The Perseid Meteor shower lasts from late July to early September each year, and are expected to be at a peak on 12-13 August 2013, slightly after the New Moon on 6 August, which should guarantee a good display. At the peak of the shower there can be 50-100 meteors per hour. The Perseids get their name from the constellation of Perseus, in which the meteors have their radiant (appear to originate).
The radiant of the Perseid Meteors. Seattle Astronomy.
The shower is caused by the Earth passing through the trail of the Comet 109P/Swift-Tuttle, and encountering dust from the tail of this comet. The dust particles strike the atmosphere at speeds of over 200 000 km per hour, burning up in the upper atmosphere and producing a light show in the process.

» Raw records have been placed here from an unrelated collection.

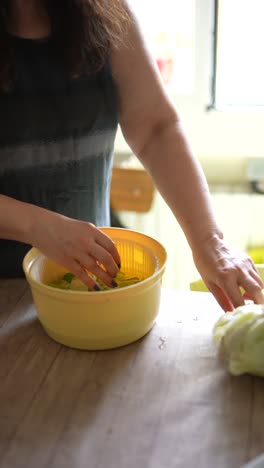 woman washing salad in kitchen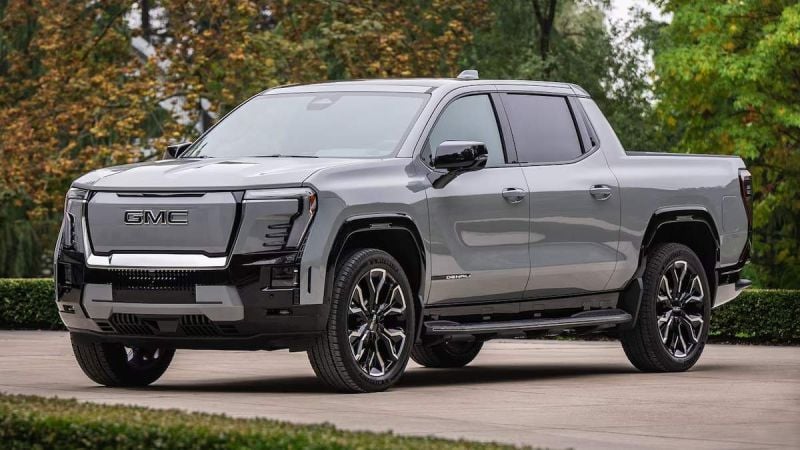 A gray 2025 GMC Sierra EV pickup truck parked outdoors, showcasing its modern design and bold front grille against a blurred natural backdrop.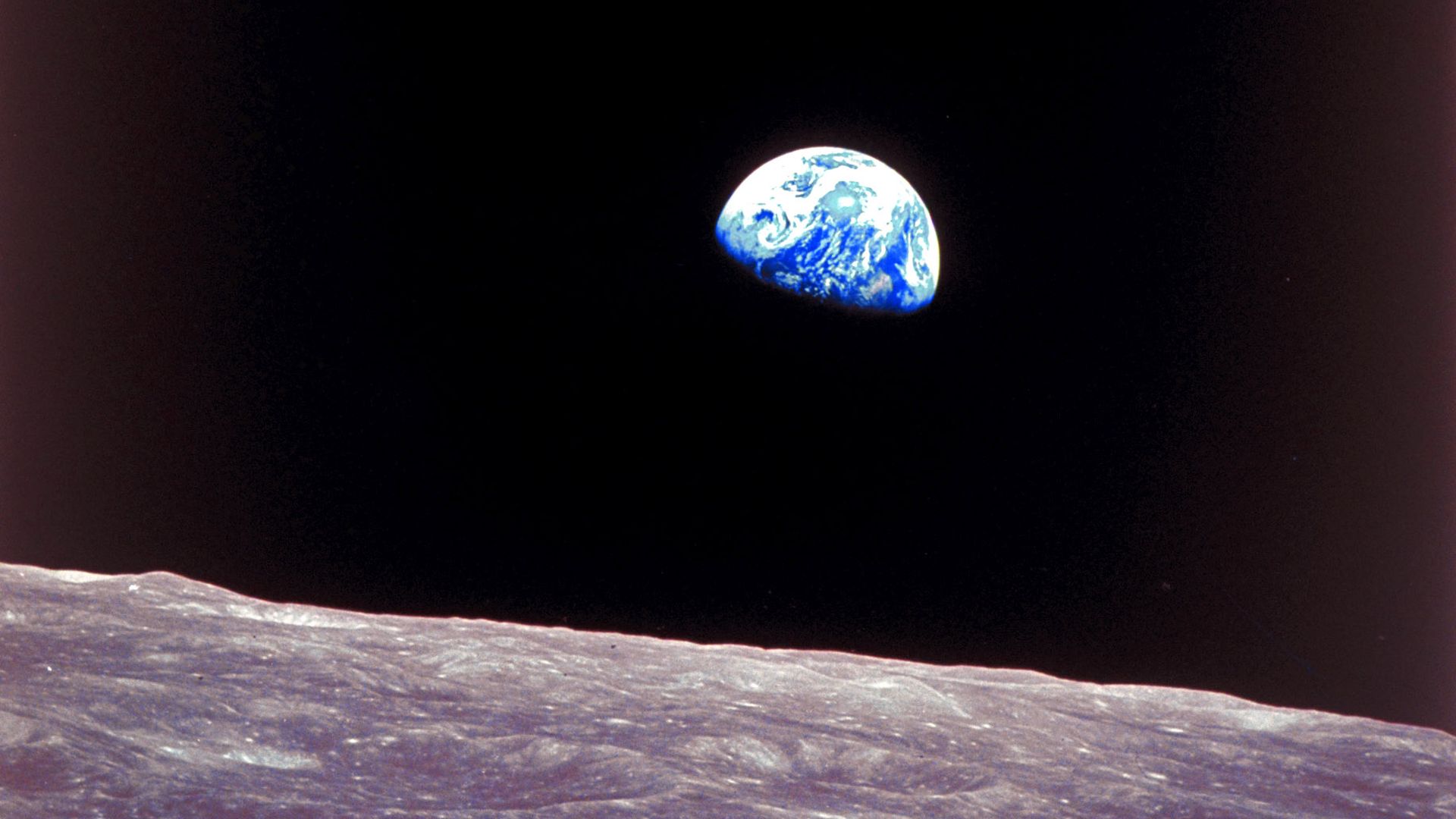 Apollo 8 photo of the earth rising over the moon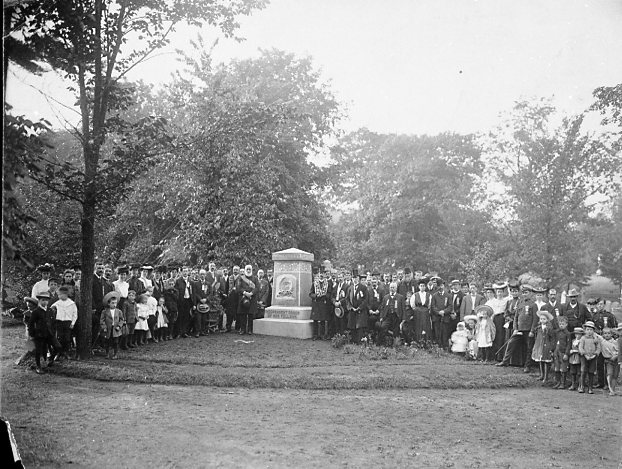 photo en noir et blanc d'un grand groupe de personnes autour d'un monument du cimetière pour une photo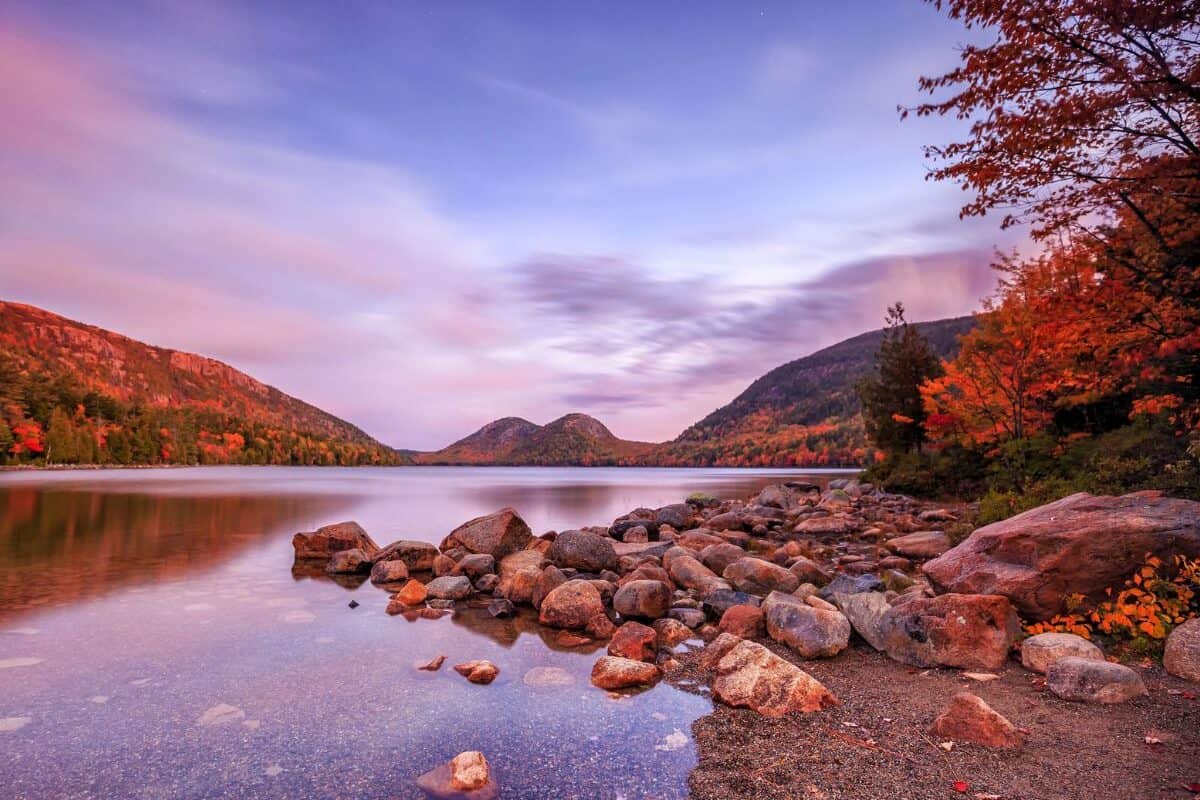 Autumn leaves adorn trees surrounding Jordan Pond, Acadia National Park, ME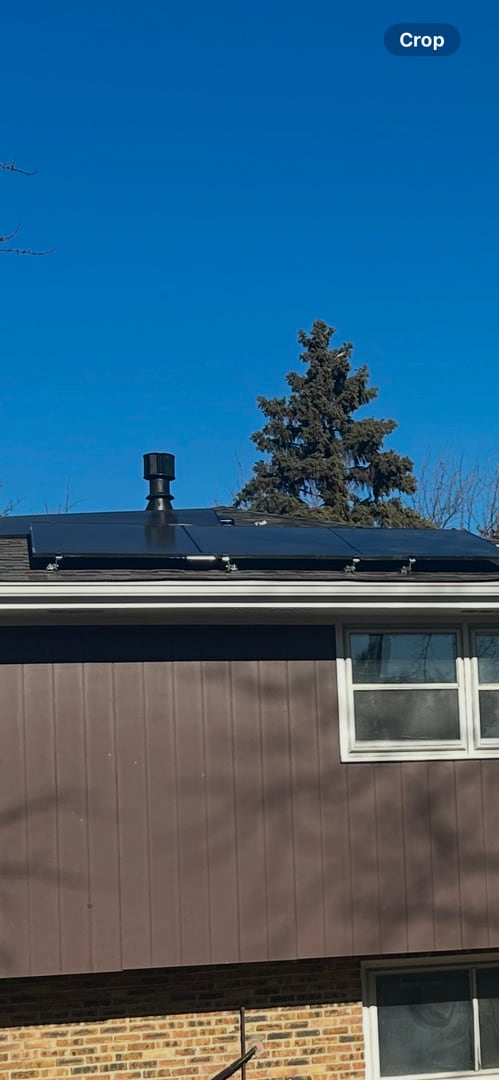 view of side of home featuring solar panels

The Earth does not need to pass close to 109P/Swift-Tuttle for the meteor shower to occur, it simply passes through a trail of dust from the comet's tail that is following the same orbital path. Comet 109P/Swift-Tuttle itself only visits the Inner Solar System once every 133 years, last doing so in 1992. It is currently 34.7 AU from the Earth (i.e. 34.7 times as far from the Earth as the Sun, further than the distance between Neptune and the Sun) on an eccentric orbit that takes it far bellow the plain of the Solar System.
The orbit and current position of Comet 109P/Swift-Tuttle. Image created using the JPL Small Body Database Browser.